= Document section =
Reputation: 2811
I have a bunch of .txt files with various names in a folder, and I need to merge them into a single file that can be read in Office Word or LibreOffice Writer.
The tricky part is, the pasted files should be organized by creation date, have a title put before the content and a page break at the end, like this
Title of older file
File content
Page break
Title of newer file
File content
Page break
I could do this with Java, but it seems a little overkill. It would be nice if this could be done using Windows Powershell, or Unix bash. Added newlines should be Window style, though.
Full disclaimer: I know something about Bash, little about the Powershell and almost nothing about .doc/.odf formats.
Upvotes: 1
Views: 924
Reputation: 3275
Merging TXTs into one DOCX and adding page breaks (PowerShell, requires MS Word):
[Ref]$rSaveFormat = "Microsoft.Office.Interop.Word.WdSaveFormat" -as [Type]
$oWord = New-Object -ComObject Word.Application
$oWord.Visible = $false
$sPath = <path to dir with txt files>
$cInFiles = Get-ChildItem $sPath
$sOutFile = $sPath + "\outfile.docx"
$iWordPageBreak = 7
$iNewLineChar = 11
$oDoc = $oWord.Documents.Add()
$oWordSel = $oWord.Selection
foreach ($sInFile in $cInFiles) {
$sInFileTxt = Get-Content $sInFile
$oWordSel.TypeText($sInFile)
$oWordSel.TypeText([Char]$iNewLineChar)
$oWordSel.TypeText($sInFileTxt)
$oWordSel.InsertBreak($iWordPageBreak)
}
$oDoc.SaveAs($sOutFile, $rSaveFormat::wdFormatDocumentDefault)
$oDoc.Close()
$oWord.Quit()
$oWord = $null
For explanations see this blog post on TechNet.
Edit: without Word you probably should use ODT format and directly edit content.xml. Example in Python. Though personally I would simply concatenate the TXT files. Unless you have a million of them it's faster and easier to add page breaks manually than actually edit XML.
Upvotes: 1

= Problem requirements =
Reproduce the part of the forum thread on merging text files that starts with "The tricky part" and goes on through "about .doc/.odf formats.".

= The data =
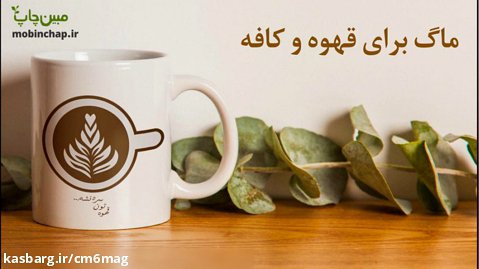 ماگ برای قهوه و کافه از مبین چاپ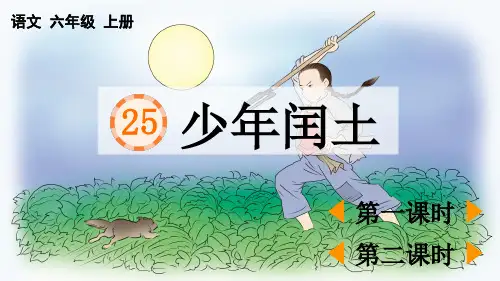 部编版六年级语文上册第25课《少年闰土》优质课件精选全文
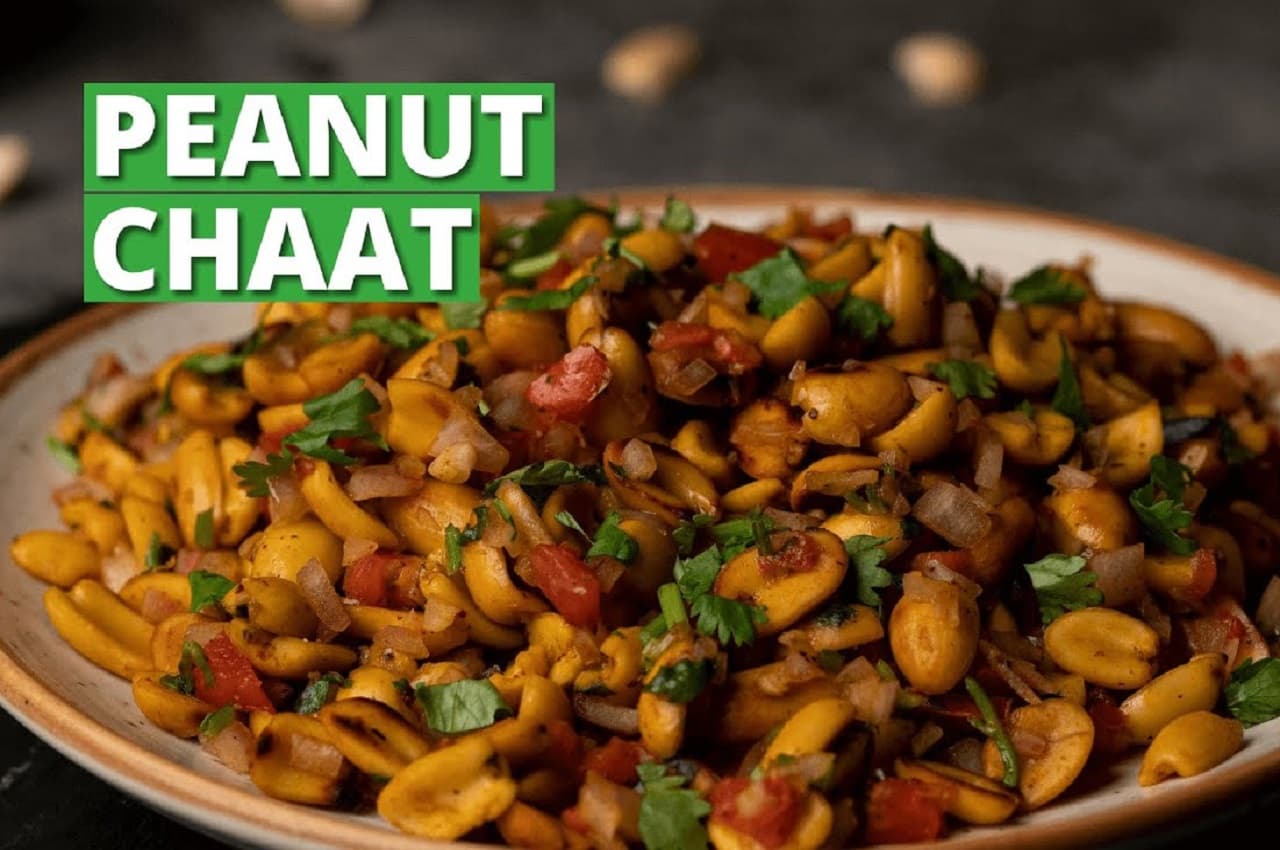 Peanut Masala Chaat Recipe: बच्चों के लिए स्नैक में सिर्फ 10 मिनट में बनाएं चटपटी पीनट मसाला चाट, जानें रेसिपी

= Expected answer =
The tricky part is, the pasted files should be organized by creation date, have a title put before the content and a page break at the end, like this
Title of older file
File content
Page break
Title of newer file
File content
Page break
I could do this with Java, but it seems a little overkill. It would be nice if this could be done using Windows Powershell, or Unix bash. Added newlines should be Window style, though.
Full disclaimer: I know something about Bash, little about the Powershell and almost nothing about .doc/.odf formats.